Crocodile-Tear Time for America’s Free Press
by Sam
Pizzigati
A rather
ruthless billionaire has grabbed one of the world’s great newspapers. But you
don’t have to be a high-tech plutocrat, the paper’s previous regime has
demonstrated, to help make our world more unequal.
Jeff Bezos,
the bezillionaire Amazon CEO, has bought the Washington Post, America’s
second-most prestigious daily newspaper. Bezos only had to pay $250 million,
less than 1 percent of his over $27.8 billion personal fortune.
[...]
So what’s
new, any crusty veteran newspaper reporter might ask. America’s most powerful
newspaper publishers have always been, by and large, consistently partial to
the privileged.
But we have
had exceptions, publishers who remind us how great newspapers could — and
should — be wielding their power. The most eloquent of these public-spirited
publishers? That may well have been Joseph Pulitzer, the widely honored moving
force behind the St.
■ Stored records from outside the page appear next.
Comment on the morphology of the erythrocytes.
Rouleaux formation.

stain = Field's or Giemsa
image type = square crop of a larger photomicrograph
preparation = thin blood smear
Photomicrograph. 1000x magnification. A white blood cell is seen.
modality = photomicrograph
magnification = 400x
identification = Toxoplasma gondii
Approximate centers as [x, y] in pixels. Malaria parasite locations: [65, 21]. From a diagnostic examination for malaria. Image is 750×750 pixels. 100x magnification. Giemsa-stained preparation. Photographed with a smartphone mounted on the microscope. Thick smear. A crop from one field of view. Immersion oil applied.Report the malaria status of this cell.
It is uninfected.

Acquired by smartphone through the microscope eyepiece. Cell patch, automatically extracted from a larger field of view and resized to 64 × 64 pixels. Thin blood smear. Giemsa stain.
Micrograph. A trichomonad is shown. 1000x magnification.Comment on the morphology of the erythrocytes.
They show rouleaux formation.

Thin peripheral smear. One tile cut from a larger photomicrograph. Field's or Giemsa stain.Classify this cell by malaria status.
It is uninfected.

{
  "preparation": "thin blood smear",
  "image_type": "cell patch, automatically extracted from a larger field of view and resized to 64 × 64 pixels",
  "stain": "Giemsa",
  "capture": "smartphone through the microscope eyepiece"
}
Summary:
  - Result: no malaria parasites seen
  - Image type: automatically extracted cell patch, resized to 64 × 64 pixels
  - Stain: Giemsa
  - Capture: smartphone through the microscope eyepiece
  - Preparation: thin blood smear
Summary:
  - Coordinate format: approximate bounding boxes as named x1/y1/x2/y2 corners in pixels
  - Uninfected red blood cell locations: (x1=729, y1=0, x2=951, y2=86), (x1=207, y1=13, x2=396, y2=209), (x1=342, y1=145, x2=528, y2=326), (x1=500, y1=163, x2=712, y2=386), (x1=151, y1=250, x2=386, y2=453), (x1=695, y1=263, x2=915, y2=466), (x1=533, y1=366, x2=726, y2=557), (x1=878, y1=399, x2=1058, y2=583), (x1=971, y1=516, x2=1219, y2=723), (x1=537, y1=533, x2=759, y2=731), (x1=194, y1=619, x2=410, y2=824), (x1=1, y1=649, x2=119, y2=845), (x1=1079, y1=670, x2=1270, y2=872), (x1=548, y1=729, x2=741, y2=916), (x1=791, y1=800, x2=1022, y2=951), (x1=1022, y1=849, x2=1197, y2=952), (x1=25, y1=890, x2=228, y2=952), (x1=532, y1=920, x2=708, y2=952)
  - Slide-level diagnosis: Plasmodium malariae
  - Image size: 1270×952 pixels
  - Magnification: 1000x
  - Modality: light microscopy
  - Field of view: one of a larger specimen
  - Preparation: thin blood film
Louis Post-Dispatch.
In his 1907
retirement address, Pulitzer urged his successors to “always oppose privileged
classes and public plunderers, never lack sympathy with the poor, always remain
devoted to the public welfare, never be satisfied with merely printing news,
always be drastically independent, never be afraid to attack wrong, whether by
predatory plutocracy or predatory poverty.”
Don’t expect
any credo remotely similar to Pulitzer’s admonition to appear on the Washington
Postmasthead anytime soon. In his home Washington State, Bezos has played the
predatory plutocrat to the hilt.
Three years
ago, for instance, the Amazon chief helped bankroll the defeat of a ballot
initiative that would have cut taxes on Washington’s small businesses and average
families and modestly raised taxes on the state’s rich — like himself.